Why does the same side of the moon always faces the earth? It seems like quite a coincidence that it should rotate so perfectly in sync with us. Is there any slippage, so that parts of the dark side of the moon are slowly being revealed to us?
You're right to be suspicious about this, spud, but let's clear up one thing first: there's no "dark side of the moon," the popular expression notwithstanding. All of the moon is illuminated at some point during the month-long lunar day. It's just that we can't see when it's high noon on the back side.
As for the moon's rotation, you're right in thinking the timing is a little too neat to be coincidental. It was different once upon a time.

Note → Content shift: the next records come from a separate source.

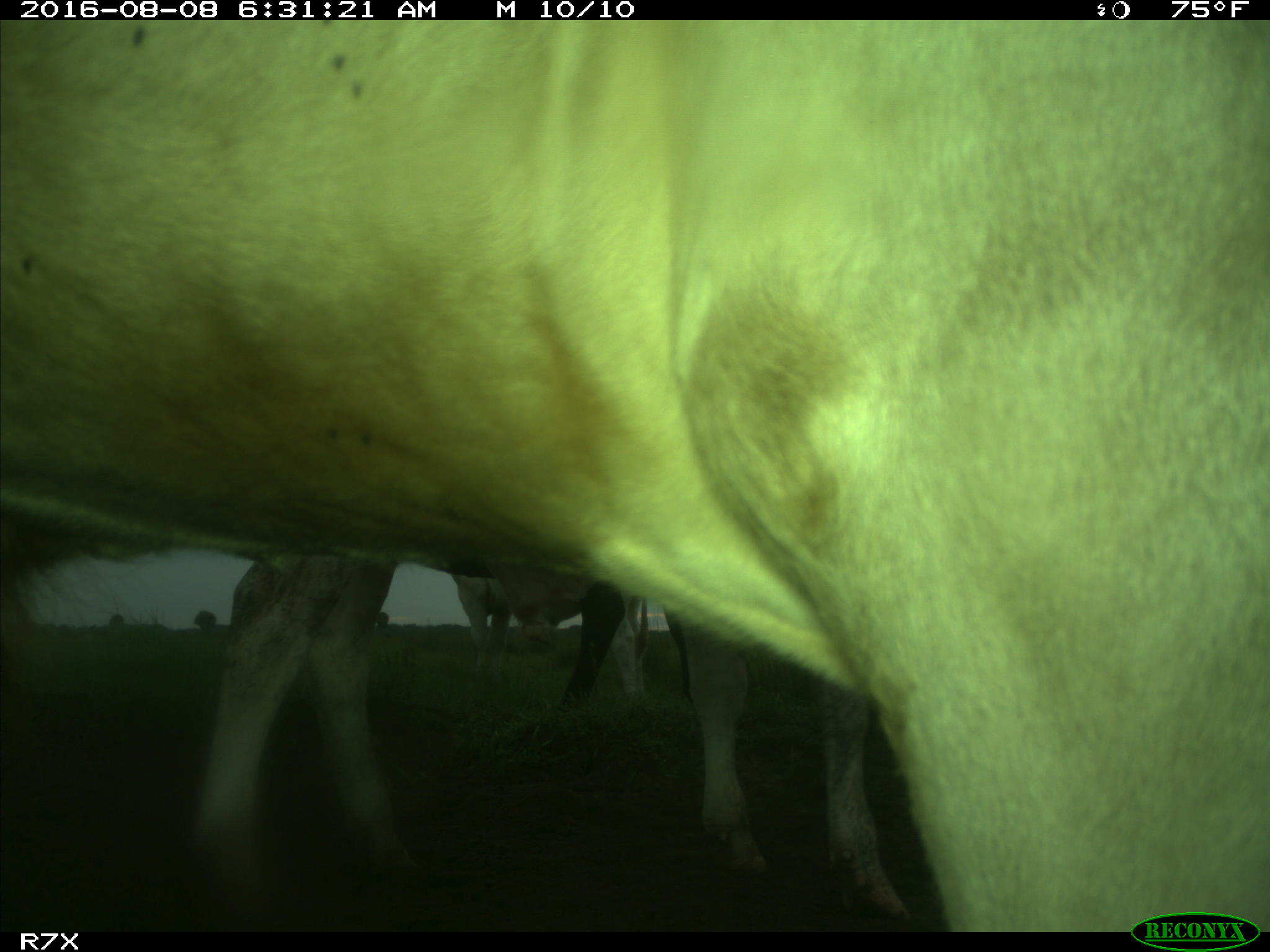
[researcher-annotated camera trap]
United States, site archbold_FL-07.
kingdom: Animalia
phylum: Chordata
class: Mammalia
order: Artiodactyla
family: Bovidae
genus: Bos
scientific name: Bos taurus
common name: domestic cow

Billions of years ago experts think the moon was much closer to the earth than it is now and rotated much faster, so that over time the entire lunar surface could be seen from earth.

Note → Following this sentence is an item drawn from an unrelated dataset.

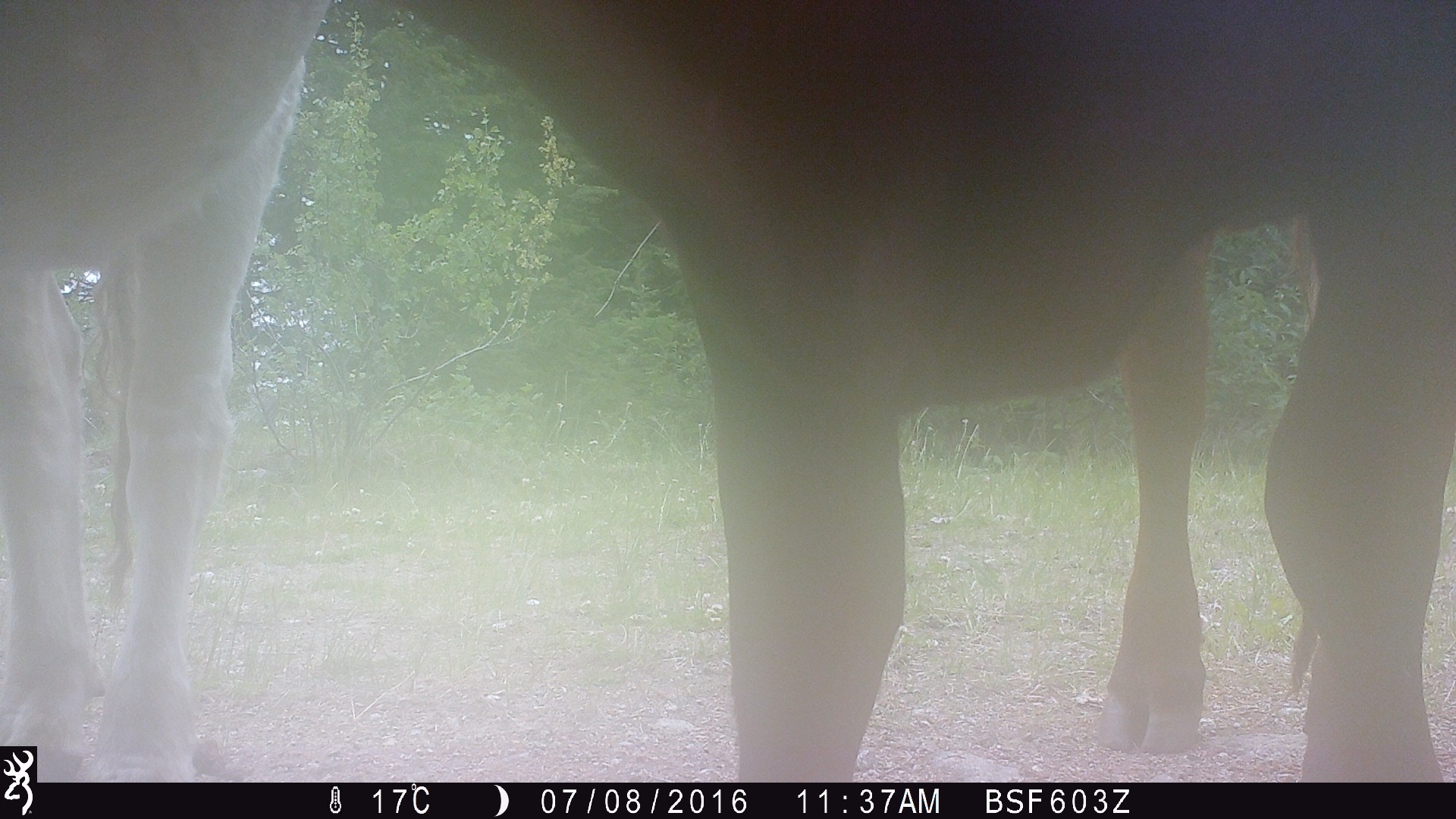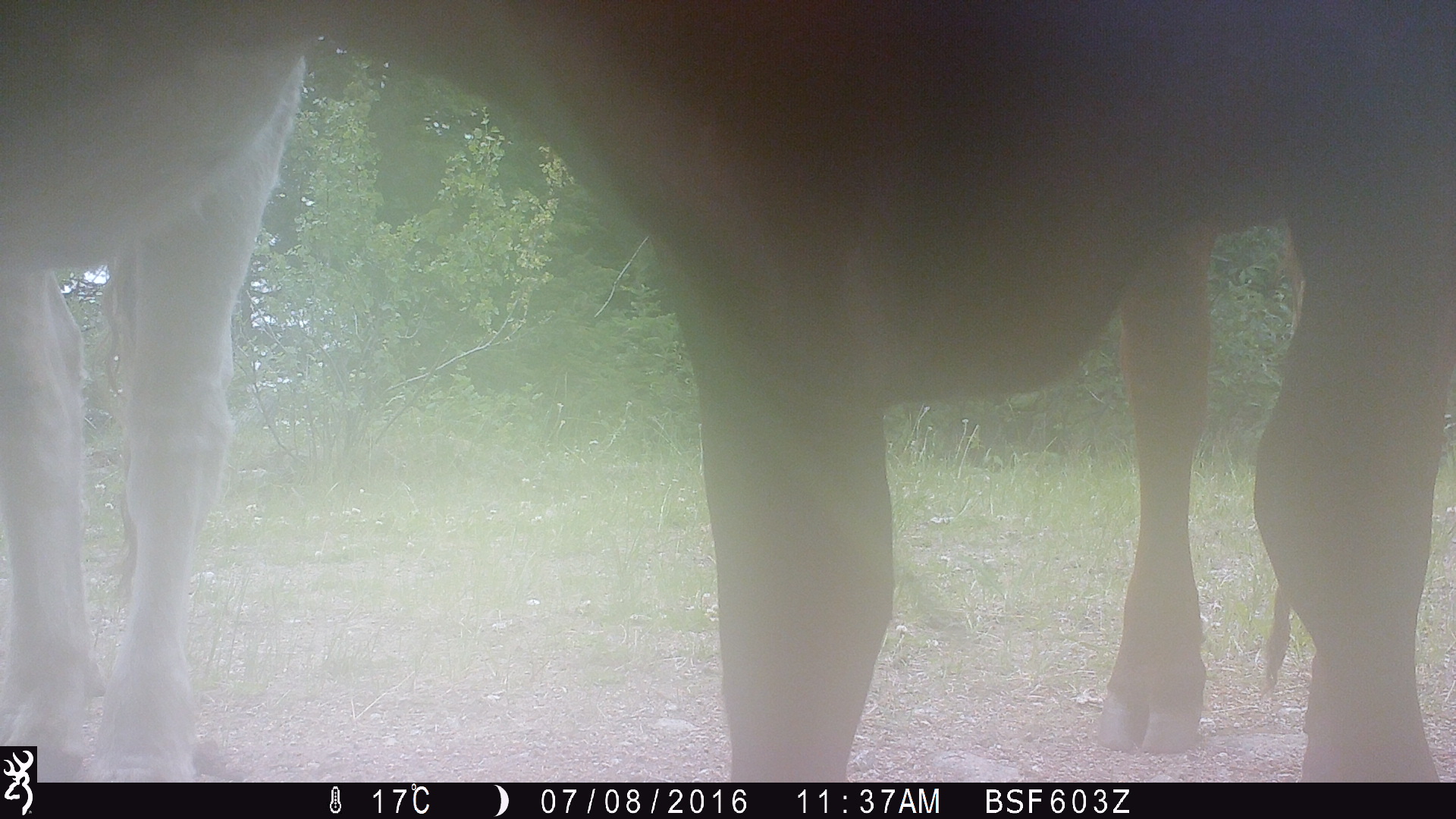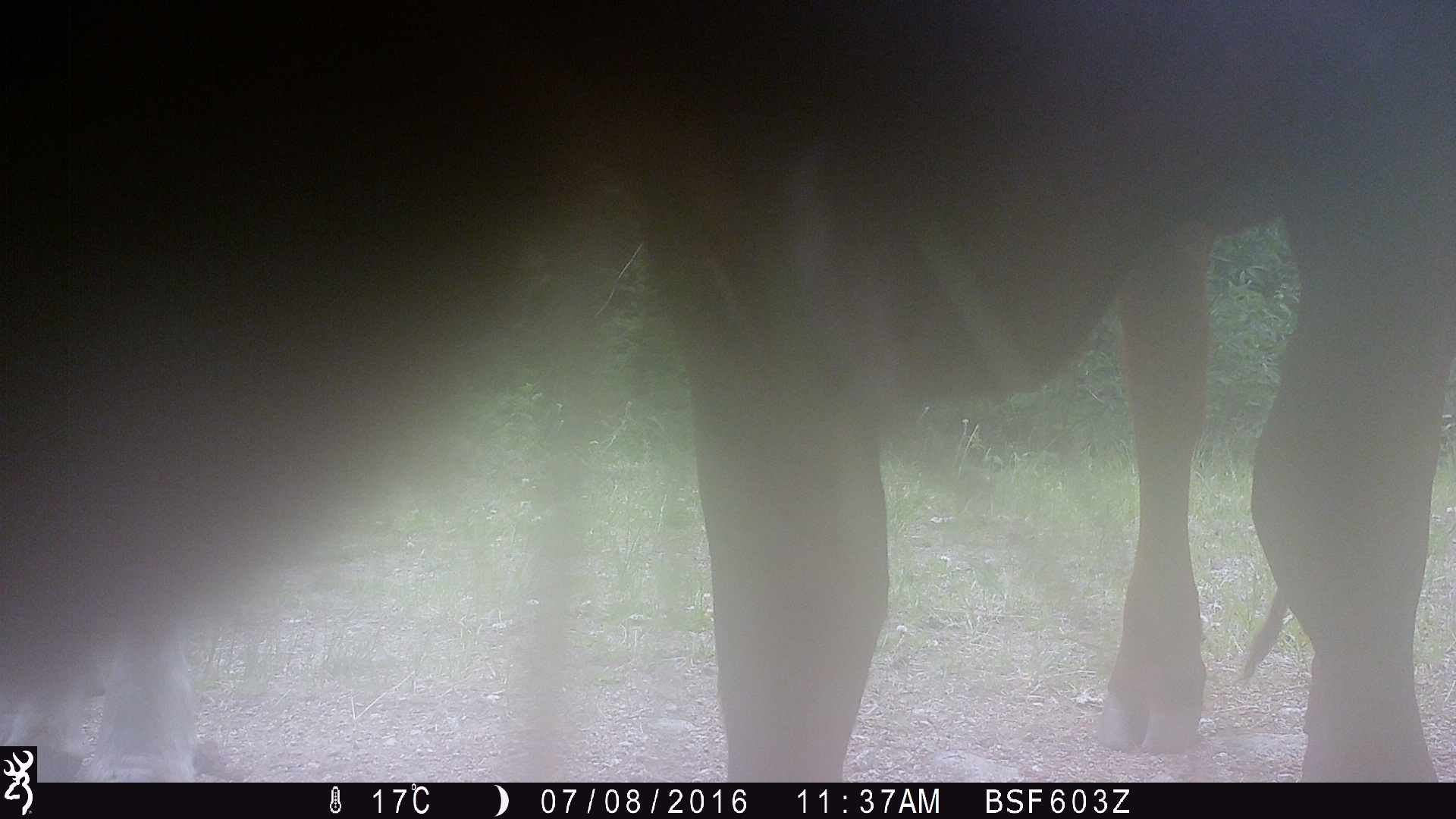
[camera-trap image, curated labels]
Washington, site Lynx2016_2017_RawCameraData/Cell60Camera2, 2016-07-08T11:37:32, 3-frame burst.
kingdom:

But "tidal friction" slowed the moon down. The earth's gravity caused the side of the moon closest to us to bulge outward, just as the moon's gravity causes our oceans to bulge and create tides. The continual deformation of the lunar crust as it rotated relative to the earth acted as an interplanetary brake, and eventually the moon slowed so that the same side always faced toward the earth. (The moon also got farther away.) The result is called "captured" or "synchronous" rotation, and it's common throughout the solar system.
Eccentricities in the lunar orbit and whatnot periodically do bring some of the moon's backside into view, a process called "libration." In all about 59 percent of the moon's surface is visible at some point. But you'd better look while there's still time — the moon continues to recede from us. Admittedly this occurs at the rate of less than four centimeters per year, so it's not as though you don't have time to finish reading the newspaper. The pull of the moon has also had a braking effect on the earth, causing our rotation to slow (and thus our day to lengthen) at the rate of one second per hundred thousand years. Good news, at least in the long term, for those who complain there's never enough time in the day.